━━ RECORD LIST

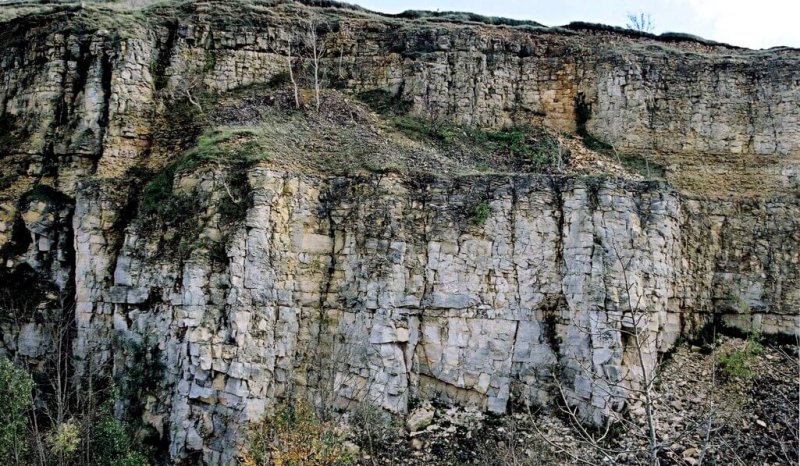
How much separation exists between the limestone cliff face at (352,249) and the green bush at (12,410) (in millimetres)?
1645

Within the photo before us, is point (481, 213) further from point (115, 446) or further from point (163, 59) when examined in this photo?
point (163, 59)

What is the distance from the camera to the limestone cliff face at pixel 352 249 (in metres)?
16.8

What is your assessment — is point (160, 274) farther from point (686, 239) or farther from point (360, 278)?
point (686, 239)

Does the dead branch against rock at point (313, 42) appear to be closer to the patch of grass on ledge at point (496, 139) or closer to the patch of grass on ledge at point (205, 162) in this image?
the patch of grass on ledge at point (496, 139)

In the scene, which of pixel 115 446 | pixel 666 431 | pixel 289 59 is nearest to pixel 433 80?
pixel 289 59

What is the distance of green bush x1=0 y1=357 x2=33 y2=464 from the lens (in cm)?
1594

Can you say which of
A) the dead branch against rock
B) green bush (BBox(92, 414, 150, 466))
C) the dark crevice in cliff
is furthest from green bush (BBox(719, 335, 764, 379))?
the dark crevice in cliff

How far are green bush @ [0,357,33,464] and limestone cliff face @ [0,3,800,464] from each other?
1.65 m

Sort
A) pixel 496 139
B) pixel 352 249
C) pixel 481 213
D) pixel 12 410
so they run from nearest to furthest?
pixel 12 410, pixel 352 249, pixel 481 213, pixel 496 139

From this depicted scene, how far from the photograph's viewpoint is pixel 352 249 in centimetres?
1812

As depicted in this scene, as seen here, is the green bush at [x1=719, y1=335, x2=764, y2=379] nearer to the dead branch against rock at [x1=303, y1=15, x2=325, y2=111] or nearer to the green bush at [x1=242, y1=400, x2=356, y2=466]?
the green bush at [x1=242, y1=400, x2=356, y2=466]

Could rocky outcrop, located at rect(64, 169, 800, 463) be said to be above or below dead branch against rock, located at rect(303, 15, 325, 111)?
below

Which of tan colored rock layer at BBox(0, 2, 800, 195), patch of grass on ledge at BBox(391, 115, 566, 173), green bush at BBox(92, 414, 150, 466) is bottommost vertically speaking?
green bush at BBox(92, 414, 150, 466)

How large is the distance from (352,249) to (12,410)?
846 centimetres
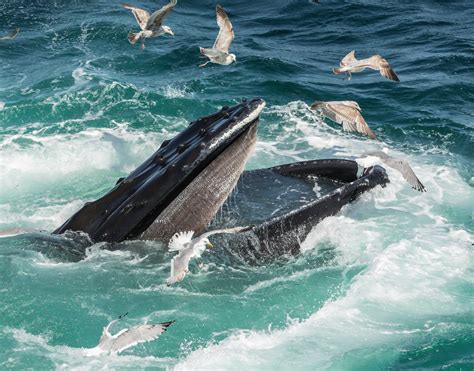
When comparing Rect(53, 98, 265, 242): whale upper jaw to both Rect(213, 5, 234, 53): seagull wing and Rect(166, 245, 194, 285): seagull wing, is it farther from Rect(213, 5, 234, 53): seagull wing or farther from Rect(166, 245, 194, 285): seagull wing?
Rect(213, 5, 234, 53): seagull wing

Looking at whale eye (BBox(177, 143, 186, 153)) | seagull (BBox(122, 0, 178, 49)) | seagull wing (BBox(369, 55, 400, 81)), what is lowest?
seagull wing (BBox(369, 55, 400, 81))

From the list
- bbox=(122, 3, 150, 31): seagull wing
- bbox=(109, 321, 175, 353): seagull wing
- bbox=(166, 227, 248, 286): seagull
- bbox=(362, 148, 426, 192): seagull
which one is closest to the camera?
bbox=(109, 321, 175, 353): seagull wing

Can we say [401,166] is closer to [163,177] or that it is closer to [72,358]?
[163,177]

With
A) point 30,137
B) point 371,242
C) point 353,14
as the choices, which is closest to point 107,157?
point 30,137

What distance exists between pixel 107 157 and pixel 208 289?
641cm

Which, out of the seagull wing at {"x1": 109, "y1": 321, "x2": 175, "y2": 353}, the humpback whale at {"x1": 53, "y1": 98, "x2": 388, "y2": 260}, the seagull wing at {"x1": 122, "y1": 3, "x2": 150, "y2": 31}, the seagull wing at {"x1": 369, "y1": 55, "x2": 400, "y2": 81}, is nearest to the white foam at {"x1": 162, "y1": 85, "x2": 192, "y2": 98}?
the seagull wing at {"x1": 122, "y1": 3, "x2": 150, "y2": 31}

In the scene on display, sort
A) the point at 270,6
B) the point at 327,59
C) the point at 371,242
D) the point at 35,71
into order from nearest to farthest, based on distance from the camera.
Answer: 1. the point at 371,242
2. the point at 35,71
3. the point at 327,59
4. the point at 270,6

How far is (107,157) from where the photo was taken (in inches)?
604

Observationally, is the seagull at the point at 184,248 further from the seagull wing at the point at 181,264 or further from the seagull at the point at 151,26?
the seagull at the point at 151,26

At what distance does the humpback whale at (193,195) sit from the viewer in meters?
8.53

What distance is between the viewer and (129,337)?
25.7 ft

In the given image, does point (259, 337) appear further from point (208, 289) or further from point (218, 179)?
point (218, 179)

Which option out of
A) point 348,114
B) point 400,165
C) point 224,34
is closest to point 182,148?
point 400,165

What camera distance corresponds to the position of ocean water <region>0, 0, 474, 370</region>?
351 inches
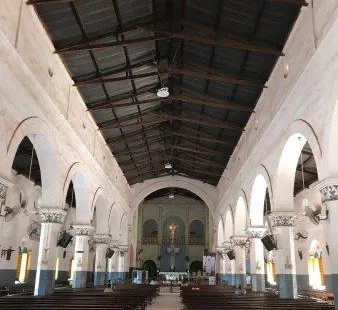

━━━━

# WHAT YOU SHOULD DO:
Gather every line in the records that contains the word "closer".

# ANSWER TO THIS PROBLEM:
Does the dead branch against rock at point (313, 42) appear to be closer to the patch of grass on ledge at point (496, 139) or closer to the patch of grass on ledge at point (205, 162) in this image?
Can we say [401,166] is closer to [163,177] or that it is closer to [72,358]?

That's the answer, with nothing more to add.